Though ice-fog surrounds the farmhouse creating poor visibility, festive activity springs from the shrub outside the kitchen window as over one hundred songbirds pounce on the feed covering the platforms and on the ground.


But, it’s an Anna’s Hummingbird’s arrival that truly makes the show for me. This bird comes every morning after it has stirred from its torpor (a strategy hummingbirds use to slow their body processes by 95% to survive cold nights), and it drinks some warm nectar in a red feeder I’ve hung from a branch. The Anna’s stays around the feeder for thirty minutes and then zooms off, and I don’t see it again until just before dark when it returns and takes several long sips to fortify itself before the long-cold hours ahead.

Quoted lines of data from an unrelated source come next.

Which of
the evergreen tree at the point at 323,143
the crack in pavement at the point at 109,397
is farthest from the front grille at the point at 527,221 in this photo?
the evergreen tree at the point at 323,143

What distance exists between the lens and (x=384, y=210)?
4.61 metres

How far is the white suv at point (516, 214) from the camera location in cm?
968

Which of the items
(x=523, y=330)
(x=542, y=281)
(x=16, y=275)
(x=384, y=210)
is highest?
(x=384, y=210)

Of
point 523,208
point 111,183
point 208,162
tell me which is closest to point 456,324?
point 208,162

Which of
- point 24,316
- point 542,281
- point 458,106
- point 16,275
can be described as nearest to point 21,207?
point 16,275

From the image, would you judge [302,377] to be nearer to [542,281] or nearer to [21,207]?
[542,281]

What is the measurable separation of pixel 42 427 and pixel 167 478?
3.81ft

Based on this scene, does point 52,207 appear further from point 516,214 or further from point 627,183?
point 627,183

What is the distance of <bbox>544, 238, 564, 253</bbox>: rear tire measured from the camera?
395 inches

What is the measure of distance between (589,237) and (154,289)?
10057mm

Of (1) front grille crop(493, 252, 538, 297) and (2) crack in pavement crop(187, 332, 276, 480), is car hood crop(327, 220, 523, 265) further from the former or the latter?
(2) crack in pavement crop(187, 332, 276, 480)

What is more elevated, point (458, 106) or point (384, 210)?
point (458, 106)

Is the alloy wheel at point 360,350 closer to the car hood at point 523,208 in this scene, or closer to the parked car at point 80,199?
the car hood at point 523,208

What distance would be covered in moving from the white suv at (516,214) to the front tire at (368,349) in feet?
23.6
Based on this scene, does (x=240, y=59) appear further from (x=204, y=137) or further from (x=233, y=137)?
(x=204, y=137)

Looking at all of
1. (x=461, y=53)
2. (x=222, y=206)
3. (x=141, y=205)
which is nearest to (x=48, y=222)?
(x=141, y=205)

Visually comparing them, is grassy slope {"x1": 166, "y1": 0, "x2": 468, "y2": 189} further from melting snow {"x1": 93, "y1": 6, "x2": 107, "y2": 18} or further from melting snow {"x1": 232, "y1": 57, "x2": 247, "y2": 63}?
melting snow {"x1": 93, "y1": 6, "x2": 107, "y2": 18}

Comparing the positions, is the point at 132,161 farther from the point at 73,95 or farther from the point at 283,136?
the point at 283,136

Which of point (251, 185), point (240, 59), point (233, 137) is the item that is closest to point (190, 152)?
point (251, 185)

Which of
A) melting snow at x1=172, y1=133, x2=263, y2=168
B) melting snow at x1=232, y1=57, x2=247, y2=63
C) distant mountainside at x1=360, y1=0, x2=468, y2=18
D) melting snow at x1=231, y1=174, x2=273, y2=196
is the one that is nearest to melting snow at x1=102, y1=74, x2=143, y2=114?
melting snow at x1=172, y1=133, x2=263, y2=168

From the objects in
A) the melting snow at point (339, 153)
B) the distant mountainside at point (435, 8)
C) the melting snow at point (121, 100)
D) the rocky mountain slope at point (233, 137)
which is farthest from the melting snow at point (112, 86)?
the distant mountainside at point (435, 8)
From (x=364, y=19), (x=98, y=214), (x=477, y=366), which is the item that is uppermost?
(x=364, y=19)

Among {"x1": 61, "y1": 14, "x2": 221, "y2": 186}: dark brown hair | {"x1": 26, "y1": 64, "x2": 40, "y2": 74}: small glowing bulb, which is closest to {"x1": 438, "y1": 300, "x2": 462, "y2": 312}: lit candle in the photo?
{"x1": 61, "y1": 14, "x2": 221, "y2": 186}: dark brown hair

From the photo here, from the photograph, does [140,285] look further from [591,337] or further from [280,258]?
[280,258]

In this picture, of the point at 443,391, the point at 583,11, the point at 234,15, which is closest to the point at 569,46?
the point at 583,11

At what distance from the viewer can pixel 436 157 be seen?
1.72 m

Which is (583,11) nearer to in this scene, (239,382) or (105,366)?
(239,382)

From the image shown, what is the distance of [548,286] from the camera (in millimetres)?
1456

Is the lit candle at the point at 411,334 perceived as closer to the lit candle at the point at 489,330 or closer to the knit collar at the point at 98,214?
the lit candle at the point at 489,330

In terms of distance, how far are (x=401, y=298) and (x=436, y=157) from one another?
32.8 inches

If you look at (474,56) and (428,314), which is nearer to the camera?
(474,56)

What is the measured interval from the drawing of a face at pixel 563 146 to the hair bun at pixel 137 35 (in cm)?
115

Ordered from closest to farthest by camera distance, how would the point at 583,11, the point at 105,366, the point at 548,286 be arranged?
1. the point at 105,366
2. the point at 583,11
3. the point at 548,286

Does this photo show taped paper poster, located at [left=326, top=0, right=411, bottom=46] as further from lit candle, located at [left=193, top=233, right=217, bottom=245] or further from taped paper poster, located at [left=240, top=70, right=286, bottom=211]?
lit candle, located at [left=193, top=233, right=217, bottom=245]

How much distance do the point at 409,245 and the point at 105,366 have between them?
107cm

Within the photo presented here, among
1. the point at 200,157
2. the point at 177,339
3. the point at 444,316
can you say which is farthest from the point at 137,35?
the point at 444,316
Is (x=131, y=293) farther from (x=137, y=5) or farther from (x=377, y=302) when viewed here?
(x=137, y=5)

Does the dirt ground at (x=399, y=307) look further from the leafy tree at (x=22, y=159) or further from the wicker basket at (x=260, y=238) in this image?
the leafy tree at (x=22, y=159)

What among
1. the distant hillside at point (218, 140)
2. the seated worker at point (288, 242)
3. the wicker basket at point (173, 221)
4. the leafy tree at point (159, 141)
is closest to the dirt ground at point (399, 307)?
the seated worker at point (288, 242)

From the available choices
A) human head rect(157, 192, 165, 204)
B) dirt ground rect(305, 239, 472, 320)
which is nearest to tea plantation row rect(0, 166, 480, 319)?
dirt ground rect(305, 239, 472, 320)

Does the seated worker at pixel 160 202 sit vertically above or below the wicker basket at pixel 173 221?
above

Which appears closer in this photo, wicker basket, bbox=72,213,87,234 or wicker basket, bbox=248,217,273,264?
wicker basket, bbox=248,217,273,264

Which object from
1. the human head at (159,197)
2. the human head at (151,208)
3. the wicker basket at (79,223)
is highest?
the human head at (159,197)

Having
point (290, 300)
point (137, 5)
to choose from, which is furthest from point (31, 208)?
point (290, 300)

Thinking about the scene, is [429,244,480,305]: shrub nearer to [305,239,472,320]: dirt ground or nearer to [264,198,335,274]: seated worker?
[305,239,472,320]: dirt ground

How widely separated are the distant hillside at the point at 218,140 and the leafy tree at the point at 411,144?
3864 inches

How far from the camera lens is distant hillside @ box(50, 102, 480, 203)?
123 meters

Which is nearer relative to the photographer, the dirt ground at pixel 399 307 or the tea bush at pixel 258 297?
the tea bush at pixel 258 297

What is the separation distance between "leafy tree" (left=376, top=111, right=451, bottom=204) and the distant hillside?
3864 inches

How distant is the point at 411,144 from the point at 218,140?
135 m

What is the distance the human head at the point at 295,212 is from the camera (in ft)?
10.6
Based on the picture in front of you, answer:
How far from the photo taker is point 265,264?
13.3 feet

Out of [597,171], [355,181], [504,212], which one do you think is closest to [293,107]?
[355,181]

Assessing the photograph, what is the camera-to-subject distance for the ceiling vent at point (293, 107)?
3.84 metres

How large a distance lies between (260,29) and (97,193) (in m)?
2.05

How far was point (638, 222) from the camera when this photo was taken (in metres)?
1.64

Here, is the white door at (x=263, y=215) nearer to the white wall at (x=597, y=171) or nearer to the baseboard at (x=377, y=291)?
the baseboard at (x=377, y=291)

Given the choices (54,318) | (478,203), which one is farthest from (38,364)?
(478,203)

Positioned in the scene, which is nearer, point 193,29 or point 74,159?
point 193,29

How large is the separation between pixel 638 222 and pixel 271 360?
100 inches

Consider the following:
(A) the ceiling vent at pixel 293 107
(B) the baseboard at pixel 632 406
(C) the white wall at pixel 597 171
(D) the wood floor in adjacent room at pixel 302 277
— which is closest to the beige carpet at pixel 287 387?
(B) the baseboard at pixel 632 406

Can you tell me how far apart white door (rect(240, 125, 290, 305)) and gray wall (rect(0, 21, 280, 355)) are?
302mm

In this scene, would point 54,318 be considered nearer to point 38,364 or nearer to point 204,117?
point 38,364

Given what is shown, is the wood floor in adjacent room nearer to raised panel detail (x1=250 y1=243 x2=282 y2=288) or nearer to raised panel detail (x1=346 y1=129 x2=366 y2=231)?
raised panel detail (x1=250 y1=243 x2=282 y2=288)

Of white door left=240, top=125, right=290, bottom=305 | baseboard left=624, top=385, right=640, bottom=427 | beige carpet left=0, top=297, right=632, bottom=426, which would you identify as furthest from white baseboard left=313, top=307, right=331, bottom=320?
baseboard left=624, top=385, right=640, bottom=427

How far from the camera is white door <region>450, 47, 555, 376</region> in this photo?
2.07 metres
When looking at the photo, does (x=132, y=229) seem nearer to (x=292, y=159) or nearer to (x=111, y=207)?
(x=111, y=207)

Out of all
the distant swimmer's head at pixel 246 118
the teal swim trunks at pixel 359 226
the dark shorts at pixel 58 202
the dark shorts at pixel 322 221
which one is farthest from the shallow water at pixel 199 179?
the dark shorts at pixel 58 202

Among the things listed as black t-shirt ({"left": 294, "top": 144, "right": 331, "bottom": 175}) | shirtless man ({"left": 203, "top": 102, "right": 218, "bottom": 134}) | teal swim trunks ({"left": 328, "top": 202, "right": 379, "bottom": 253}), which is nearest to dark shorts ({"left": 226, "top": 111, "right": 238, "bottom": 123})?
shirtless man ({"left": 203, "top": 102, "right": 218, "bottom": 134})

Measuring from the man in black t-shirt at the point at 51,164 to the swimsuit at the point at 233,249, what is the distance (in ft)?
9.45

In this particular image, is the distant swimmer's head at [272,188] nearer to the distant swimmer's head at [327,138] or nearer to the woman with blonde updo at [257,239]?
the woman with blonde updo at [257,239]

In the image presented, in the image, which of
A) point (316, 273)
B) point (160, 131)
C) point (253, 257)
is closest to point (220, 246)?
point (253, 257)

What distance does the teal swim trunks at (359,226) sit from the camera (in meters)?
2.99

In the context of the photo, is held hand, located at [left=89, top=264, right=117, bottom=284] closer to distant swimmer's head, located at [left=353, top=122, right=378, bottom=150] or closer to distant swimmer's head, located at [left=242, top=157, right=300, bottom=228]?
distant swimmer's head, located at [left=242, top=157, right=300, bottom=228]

Anna's Hummingbird resting on an Elderberry branch just shortly after daybreak.
Anna’s Hummingbird resting on an Elderberry branch just shortly after daybreak.
Anna's Hummingbird coming in for nectar after surviving the cold night.
Anna’s Hummingbird coming in for nectar after surviving the cold night.


I was worried that by keeping nectar available I might be preventing the hummer from migrating, but this is not the case according to the Seattle Audubon Society. The Anna’s Hummingbird in the Pacific Northwest often does not migrate, but chooses instead to overwinter. It survives by lapsing into torpor and also by having a diverse diet. Anna’s eat insects and spiders in addition to flower nectar. According to Gregory Green a wildlife ecologist who writes for BirdWatching Magazine, these wintering hummingbirds seize flying insects from the air, “steal captured insects from spider webs, and pluck trapped insects from tree sap.” Wow, they are quite clever, so it’s no wonder a smile rises when I see an Anna’s busily drinking nectar from my feeder, because I know this tiny creature has just survived another night where the temperature dropped below 30 degrees.

Author’s Note:

I bring my hummingbird feeder inside at night, and then put it back outside just after dawn. I found a link on the Seattle Audubon Society’s website  for heated hummingbird feeders — here is the link, if you are interested.  Hummers Heated Delight

Here is the link to both types of ice cleats —Medium duty Stabilicer cleats

Stabilicer Heavy Duty Traction Cleats

Which cleats should you get? It depends on what type of shoes or boots you will ear them with and also what you will be doing. if you are just going to the grocery store, then you may be able to make do with light duty cleats that pull on over loafers. But, if you are working around the yard , barn , or even walking to the mailbox, and it super icy– you need the orange or black cleats that you pull on  or strap onto boots. The orange cleats are probably best for most unless you work outside a lot like I do, and you want to hike in icy, snowy conditions.